**Directions**
Without the images, reproduce each line of the material exactly.

■ ■ ■ ■ ■ ■ ■

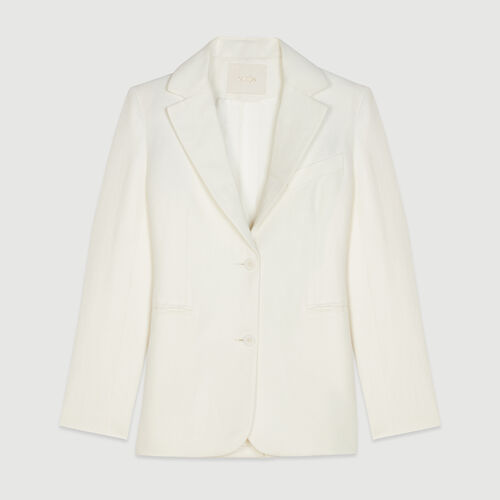 Tailor's jacket in mixed linen : Campaign SS19 color White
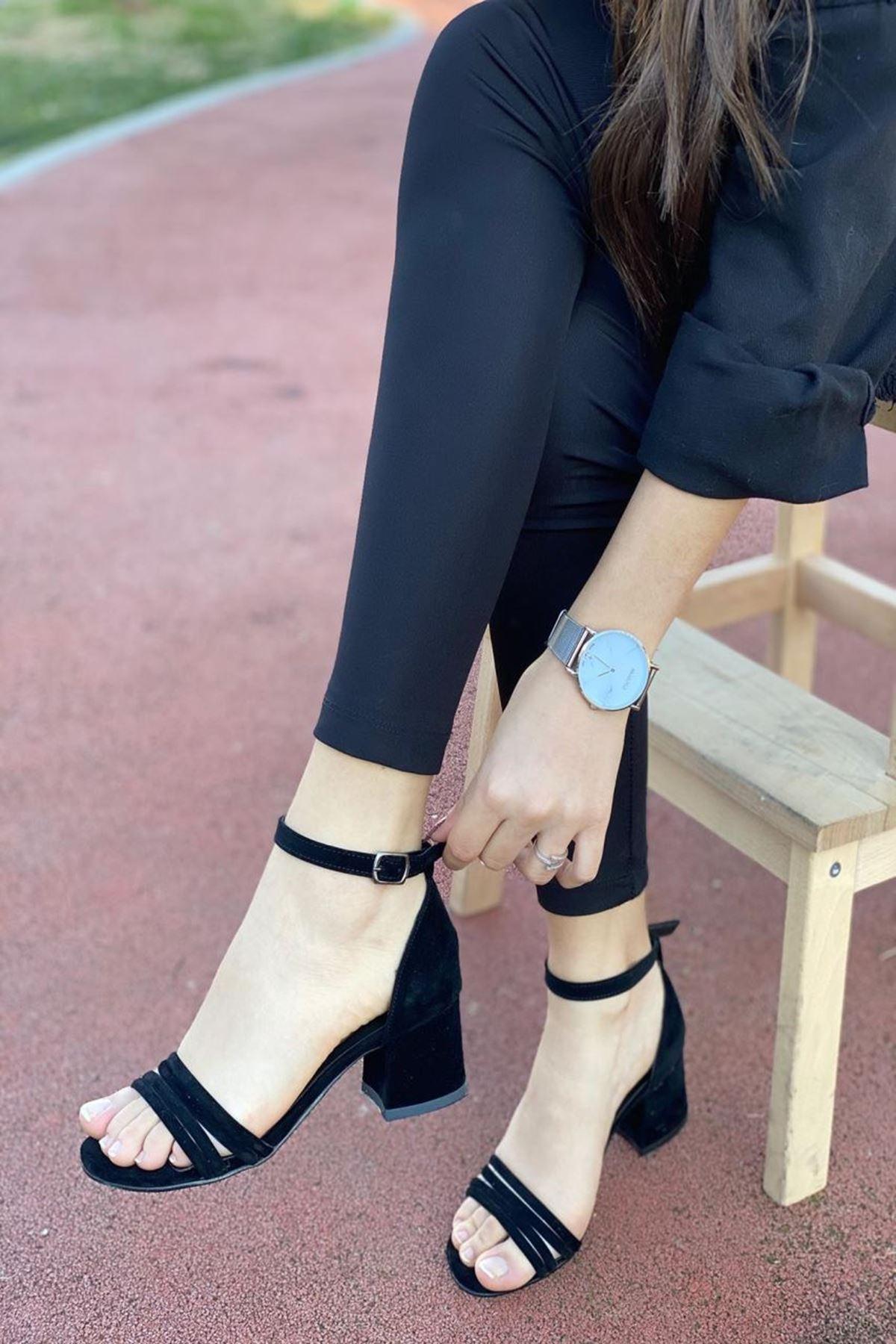 Kadın Natin Süet Siyah Hafif Topuklu Ayakkabı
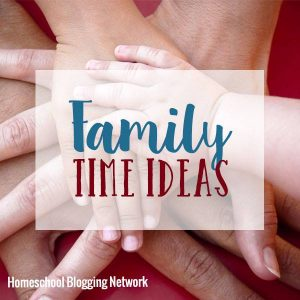 family-time-ideas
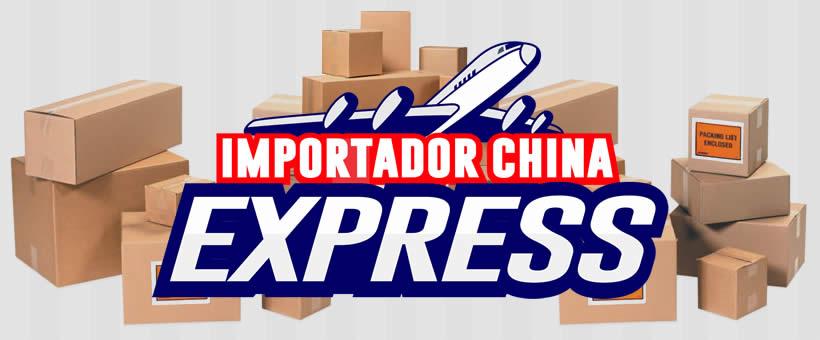 Curso Importador China Express - Lázaro Silva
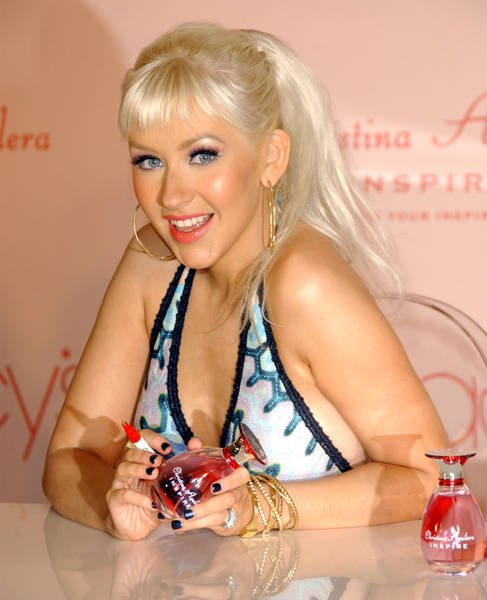 Nước hoa Christina Aguilera Inspire - Photo 3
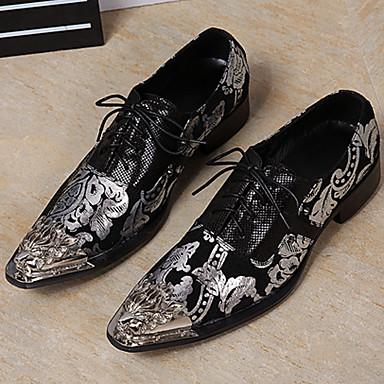 בגדי ריקוד גברים נעליים פורמליות עור נאפה Leather אביב / סתיו וינטאג' / סגנון סיני נעלי אוקספורד שחור / מסיבה וערב / מסיבה וערב / נעלי נוחות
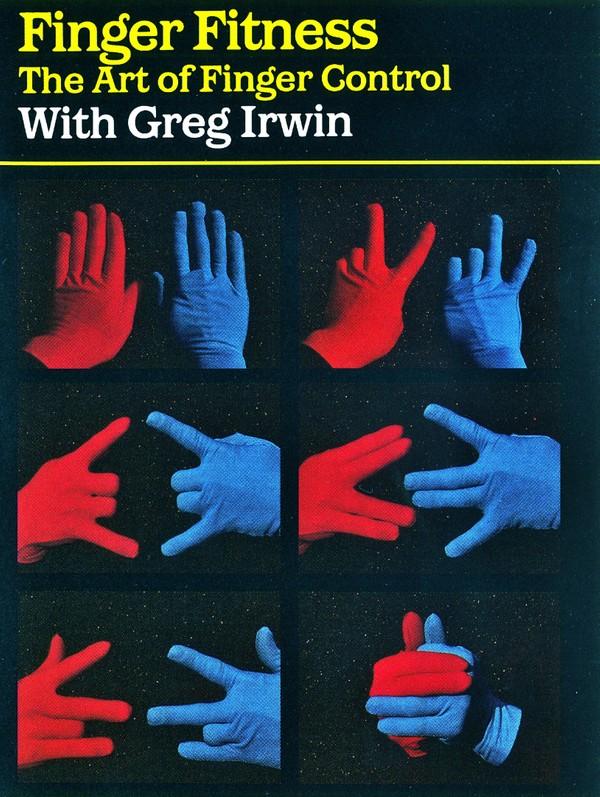Video Download: Art of Finger Control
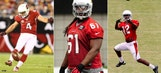 What to watch for in the Cardinals' preseason opener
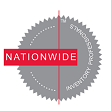 Nationwide Inventory Professionals Logo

■ ■ ■ ■ ■ ■ ■

**Answer section**
 Tailor's jacket in mixed linen : Campaign SS19 color White
 Kadın Natin Süet Siyah Hafif Topuklu Ayakkabı
 family-time-ideas
 Curso Importador China Express - Lázaro Silva
 Nước hoa Christina Aguilera Inspire - Photo 3
 בגדי ריקוד גברים נעליים פורמליות עור נאפה Leather אביב / סתיו וינטאג' / סגנון סיני נעלי אוקספורד שחור / מסיבה וערב / מסיבה וערב / נעלי נוחות
Video Download: Art of Finger Control
 What to watch for in the Cardinals' preseason opener
 Nationwide Inventory Professionals Logo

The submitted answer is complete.